# Consigne:
Répondez en vous appuyant sur le texte ci-dessous sur les objets de musée :
(a) Dans quelle position la chaise en bois est-elle présentée ?
(b) Pourquoi les déportées résistantes de Ravensbrück fabriquaient-elles des ceintures ou des peignes ?
(c) D'où viennent pour l'essentiel les photographies ?

# Extrait du texte:

Certains objets exposés ont une force émotionnelle considérable. Citons comme emblématique une simple chaise en bois retrouvée dans un local où étaient torturés des résistants. Présentée retournée, les pieds en l’air, elle porte sous son assise le texte suivant : « En toute amitié à mes camarades masculins et féminins qui m’ont précédé et qui me suivront dans cette cellule. Qu’ils gardent leur foi. Que Dieu évite ce calvaire à ma bien-aimée France. » L’artisanat de tranchée, les canons de fusil Lebel tordus par les effets de l’artillerie lourde, les objets retrouvés dans l’église d’Oradour, les ceintures ou les peignes réalisés par des déportées résistantes de Ravensbrück pour garder leur féminité et leur dignité, et tant d’autres objets aussi poignants témoignent ainsi aux visiteurs de ce que furent ces deux grands conflits.
Un parcours muséographique cohérent s’articule donc autour d’objets « structurants » ayant un caractère emblématique ou significatif pour chaque séquence ou sous-séquence considérée. Les nombreux autres objets présentés, les œuvres graphiques des riches collections de l’établissement, les photographies – pour l’essentiel issues des fonds du musée et de l’Établissement de communication et de production audiovisuelle de la Défense (ecpad) – contribuent ainsi à une illustration diversifiée du discours historique puisqu’il faut constamment éveiller la curiosité du visiteur, sans oublier que la vocation d’un musée est de présenter les pièces majeures de ses collections au public. La richesse de celles-ci variant suivant les époques et les thèmes abordés, la muséographie doit donc en tirer le meilleur parti avec le triple souci de respecter la cohérence du discours historique, de stimuler l’intérêt du visiteur, mais aussi de lui faire vivre un moment agréable et instructif.

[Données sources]
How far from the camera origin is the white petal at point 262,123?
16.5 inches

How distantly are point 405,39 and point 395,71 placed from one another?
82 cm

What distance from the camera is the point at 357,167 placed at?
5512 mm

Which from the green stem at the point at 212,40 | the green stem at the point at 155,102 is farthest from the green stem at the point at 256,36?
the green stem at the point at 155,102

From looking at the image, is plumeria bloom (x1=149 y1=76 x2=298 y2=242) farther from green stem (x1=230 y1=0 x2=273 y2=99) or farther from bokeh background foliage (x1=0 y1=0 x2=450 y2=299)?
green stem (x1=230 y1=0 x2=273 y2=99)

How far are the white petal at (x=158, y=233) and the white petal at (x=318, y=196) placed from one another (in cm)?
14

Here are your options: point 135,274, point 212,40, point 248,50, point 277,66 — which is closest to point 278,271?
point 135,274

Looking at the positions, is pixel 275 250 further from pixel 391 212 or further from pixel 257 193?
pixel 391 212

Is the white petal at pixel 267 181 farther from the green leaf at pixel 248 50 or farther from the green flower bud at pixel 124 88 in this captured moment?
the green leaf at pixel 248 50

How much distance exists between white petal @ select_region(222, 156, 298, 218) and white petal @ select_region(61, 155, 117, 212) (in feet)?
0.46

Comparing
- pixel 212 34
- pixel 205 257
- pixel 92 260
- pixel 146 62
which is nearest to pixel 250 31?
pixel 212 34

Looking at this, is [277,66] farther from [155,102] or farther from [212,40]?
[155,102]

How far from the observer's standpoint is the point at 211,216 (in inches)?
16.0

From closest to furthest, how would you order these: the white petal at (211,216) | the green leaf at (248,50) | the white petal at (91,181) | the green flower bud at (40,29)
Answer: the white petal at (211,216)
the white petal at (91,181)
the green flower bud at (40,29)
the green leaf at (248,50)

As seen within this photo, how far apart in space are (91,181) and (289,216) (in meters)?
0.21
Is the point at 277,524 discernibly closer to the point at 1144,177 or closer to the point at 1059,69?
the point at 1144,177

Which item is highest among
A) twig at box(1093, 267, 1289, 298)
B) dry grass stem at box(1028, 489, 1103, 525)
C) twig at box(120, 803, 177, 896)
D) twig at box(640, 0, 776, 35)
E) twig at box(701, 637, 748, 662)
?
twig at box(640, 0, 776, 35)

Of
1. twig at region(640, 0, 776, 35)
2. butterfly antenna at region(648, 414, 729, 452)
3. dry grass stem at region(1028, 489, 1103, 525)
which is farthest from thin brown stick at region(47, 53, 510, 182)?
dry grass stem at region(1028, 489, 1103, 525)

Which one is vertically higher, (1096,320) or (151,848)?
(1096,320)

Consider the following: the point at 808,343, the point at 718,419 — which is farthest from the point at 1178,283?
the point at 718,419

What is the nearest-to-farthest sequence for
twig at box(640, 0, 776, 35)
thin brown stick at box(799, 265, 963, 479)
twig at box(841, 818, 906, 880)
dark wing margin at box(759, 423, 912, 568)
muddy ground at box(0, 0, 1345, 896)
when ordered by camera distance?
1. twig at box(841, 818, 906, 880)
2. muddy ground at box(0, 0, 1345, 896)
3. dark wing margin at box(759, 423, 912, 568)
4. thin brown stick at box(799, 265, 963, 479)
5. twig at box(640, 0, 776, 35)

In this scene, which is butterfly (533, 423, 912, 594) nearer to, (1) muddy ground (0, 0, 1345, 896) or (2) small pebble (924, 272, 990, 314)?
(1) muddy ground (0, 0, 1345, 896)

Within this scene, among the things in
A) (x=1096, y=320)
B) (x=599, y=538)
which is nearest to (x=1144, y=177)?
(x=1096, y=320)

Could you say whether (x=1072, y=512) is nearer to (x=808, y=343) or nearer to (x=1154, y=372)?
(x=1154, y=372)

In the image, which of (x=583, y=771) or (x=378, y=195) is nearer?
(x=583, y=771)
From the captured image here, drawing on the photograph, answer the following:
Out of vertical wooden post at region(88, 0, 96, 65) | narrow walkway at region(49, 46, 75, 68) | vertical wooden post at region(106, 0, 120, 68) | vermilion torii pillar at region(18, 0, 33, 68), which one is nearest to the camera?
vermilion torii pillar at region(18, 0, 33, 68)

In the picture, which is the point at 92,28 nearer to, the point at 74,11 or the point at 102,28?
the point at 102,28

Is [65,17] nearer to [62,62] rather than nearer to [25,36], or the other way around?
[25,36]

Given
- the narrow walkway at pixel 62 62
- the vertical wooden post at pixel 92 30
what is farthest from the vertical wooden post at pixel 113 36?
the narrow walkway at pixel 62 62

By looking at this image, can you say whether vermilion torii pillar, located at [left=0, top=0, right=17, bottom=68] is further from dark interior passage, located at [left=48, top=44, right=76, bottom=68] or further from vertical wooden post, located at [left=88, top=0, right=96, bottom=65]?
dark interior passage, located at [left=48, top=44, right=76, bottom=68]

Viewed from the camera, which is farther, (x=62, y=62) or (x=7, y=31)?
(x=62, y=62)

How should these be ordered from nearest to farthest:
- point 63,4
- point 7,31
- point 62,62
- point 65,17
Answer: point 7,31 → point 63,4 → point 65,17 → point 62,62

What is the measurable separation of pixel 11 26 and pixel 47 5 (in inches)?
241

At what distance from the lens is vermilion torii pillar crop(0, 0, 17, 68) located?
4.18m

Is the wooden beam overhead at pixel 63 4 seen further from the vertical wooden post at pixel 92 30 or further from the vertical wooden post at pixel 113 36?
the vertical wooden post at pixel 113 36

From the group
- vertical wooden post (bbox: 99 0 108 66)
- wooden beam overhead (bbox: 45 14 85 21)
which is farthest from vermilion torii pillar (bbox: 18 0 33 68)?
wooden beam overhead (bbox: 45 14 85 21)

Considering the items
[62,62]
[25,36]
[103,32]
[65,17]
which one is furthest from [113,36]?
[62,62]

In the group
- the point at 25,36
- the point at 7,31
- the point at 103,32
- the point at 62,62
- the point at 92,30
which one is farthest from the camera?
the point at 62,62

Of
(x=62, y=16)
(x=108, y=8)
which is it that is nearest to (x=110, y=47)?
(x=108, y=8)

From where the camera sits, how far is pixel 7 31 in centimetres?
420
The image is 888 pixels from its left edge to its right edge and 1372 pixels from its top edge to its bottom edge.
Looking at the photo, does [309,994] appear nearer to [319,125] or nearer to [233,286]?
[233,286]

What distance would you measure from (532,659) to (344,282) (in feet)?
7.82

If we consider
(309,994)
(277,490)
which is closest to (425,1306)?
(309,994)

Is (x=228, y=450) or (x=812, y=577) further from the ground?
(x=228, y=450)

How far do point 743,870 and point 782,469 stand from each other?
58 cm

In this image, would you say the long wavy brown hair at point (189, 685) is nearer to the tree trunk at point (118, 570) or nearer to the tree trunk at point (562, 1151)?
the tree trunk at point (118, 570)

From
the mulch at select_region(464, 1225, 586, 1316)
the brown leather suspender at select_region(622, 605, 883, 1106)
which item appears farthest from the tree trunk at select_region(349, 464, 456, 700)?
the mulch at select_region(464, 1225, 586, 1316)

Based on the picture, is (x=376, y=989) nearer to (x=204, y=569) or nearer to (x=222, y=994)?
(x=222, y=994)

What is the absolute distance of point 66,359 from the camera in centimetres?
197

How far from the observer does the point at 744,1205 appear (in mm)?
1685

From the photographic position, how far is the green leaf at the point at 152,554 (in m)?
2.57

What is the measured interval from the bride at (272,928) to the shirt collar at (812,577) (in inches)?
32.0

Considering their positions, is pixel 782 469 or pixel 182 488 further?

# Réponse finale:
(a) Elle est présentée retournée, les pieds en l'air.
(b) Elles les fabriquaient pour garder leur féminité et leur dignité.
(c) Elles viennent surtout des fonds du musée et de l'Établissement de communication et de production audiovisuelle de la Défense (ecpad).